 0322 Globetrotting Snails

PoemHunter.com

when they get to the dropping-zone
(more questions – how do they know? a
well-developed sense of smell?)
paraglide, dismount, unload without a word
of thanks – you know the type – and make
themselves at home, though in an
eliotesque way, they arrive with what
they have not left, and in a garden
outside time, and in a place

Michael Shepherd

*-*-*

Exercise requirements: From the entries above, copy each line that holds "they".

Task response:
when they get to the dropping-zone
(more questions – how do they know? a
eliotesque way, they arrive with what
they have not left, and in a garden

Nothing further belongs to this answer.